▶ **WHAT TO DO**: Return every record exactly as written.

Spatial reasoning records
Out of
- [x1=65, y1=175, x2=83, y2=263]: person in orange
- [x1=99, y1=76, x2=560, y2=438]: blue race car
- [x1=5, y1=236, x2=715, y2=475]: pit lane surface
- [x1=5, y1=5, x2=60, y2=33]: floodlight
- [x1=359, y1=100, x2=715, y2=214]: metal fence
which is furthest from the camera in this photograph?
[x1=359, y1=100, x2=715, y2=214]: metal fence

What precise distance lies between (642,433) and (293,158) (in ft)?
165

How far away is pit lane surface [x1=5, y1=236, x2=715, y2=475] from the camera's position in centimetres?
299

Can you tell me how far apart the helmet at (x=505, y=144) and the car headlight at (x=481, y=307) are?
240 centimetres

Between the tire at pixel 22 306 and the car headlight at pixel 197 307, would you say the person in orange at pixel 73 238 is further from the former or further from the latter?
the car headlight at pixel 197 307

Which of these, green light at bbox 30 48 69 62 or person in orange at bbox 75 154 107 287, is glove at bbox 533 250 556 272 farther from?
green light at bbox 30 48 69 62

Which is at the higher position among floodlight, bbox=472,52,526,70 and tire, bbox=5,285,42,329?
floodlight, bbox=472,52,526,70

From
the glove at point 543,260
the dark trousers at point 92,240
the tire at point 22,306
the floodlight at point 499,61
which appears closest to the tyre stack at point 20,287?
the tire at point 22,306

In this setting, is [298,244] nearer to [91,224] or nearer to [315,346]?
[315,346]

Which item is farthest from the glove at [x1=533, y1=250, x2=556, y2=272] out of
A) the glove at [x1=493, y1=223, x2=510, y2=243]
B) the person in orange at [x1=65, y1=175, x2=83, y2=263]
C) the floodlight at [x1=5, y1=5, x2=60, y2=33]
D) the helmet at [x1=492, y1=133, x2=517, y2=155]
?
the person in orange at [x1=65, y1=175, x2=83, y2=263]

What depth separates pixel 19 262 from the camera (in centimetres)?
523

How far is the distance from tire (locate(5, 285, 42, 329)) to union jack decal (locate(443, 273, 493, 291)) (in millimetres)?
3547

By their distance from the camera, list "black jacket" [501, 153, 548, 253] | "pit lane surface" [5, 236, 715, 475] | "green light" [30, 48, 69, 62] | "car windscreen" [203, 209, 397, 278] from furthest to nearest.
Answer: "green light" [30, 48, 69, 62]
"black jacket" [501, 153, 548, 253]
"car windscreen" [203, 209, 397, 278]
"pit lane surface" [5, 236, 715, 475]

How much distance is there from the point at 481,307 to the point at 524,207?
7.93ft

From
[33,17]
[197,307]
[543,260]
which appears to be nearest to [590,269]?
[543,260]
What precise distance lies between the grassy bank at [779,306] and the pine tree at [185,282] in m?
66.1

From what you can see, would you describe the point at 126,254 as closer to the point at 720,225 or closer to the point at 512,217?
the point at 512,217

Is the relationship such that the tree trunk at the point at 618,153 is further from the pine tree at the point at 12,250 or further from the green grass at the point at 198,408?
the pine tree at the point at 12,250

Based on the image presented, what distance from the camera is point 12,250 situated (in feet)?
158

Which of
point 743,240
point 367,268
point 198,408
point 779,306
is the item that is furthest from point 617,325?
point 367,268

▶ **ANSWER TO THE PROBLEM**:
Out of
- [x1=65, y1=175, x2=83, y2=263]: person in orange
- [x1=99, y1=76, x2=560, y2=438]: blue race car
- [x1=5, y1=236, x2=715, y2=475]: pit lane surface
- [x1=5, y1=5, x2=60, y2=33]: floodlight
- [x1=359, y1=100, x2=715, y2=214]: metal fence
which is furthest from the camera in this photograph?
[x1=359, y1=100, x2=715, y2=214]: metal fence

What precise distance lies between (642,433) and (293,158) (in ft)?
165

How far away is pit lane surface [x1=5, y1=236, x2=715, y2=475] from the camera's position in centimetres?
299

Can you tell me how far apart the helmet at (x=505, y=144) and the car headlight at (x=481, y=307) are?
240 centimetres

Between the tire at pixel 22 306 and the car headlight at pixel 197 307, would you say the person in orange at pixel 73 238 is further from the former or further from the latter?
the car headlight at pixel 197 307

Which of these, green light at bbox 30 48 69 62 or person in orange at bbox 75 154 107 287, is glove at bbox 533 250 556 272 farther from?
green light at bbox 30 48 69 62

Which is at the higher position among floodlight, bbox=472,52,526,70 and tire, bbox=5,285,42,329?
floodlight, bbox=472,52,526,70

From
the glove at point 543,260
the dark trousers at point 92,240
the tire at point 22,306
the floodlight at point 499,61
which appears closest to the tyre stack at point 20,287?
the tire at point 22,306

In this setting, is [298,244] nearer to [91,224] or nearer to [315,346]?
[315,346]

Which item is farthest from the glove at [x1=533, y1=250, x2=556, y2=272] out of
A) the glove at [x1=493, y1=223, x2=510, y2=243]
B) the person in orange at [x1=65, y1=175, x2=83, y2=263]
C) the floodlight at [x1=5, y1=5, x2=60, y2=33]
D) the helmet at [x1=492, y1=133, x2=517, y2=155]
?
the person in orange at [x1=65, y1=175, x2=83, y2=263]

What depth separates pixel 19 262 from the camera (in centimetres)?
523

How far is the distance from tire (locate(5, 285, 42, 329)) to union jack decal (locate(443, 273, 493, 291)) (in millimetres)?
3547

By their distance from the camera, list "black jacket" [501, 153, 548, 253] | "pit lane surface" [5, 236, 715, 475] | "green light" [30, 48, 69, 62] | "car windscreen" [203, 209, 397, 278] from furthest to nearest.
Answer: "green light" [30, 48, 69, 62]
"black jacket" [501, 153, 548, 253]
"car windscreen" [203, 209, 397, 278]
"pit lane surface" [5, 236, 715, 475]

How much distance is there from the point at 481,307 to the point at 524,207?
7.93ft

From
[33,17]
[197,307]
[543,260]
which appears to be nearest to [590,269]?
[543,260]
What precise distance lies between the grassy bank at [779,306] and the pine tree at [185,282] in m?
66.1

From what you can see, would you describe the point at 126,254 as closer to the point at 720,225 or closer to the point at 512,217?
the point at 512,217

Is the relationship such that the tree trunk at the point at 618,153 is further from the pine tree at the point at 12,250 or further from the green grass at the point at 198,408?
the pine tree at the point at 12,250

Based on the image presented, what distance from the camera is point 12,250 situated (in feet)?
158

Which of
point 743,240
point 367,268
point 198,408
point 779,306
is the item that is furthest from point 617,325?
point 367,268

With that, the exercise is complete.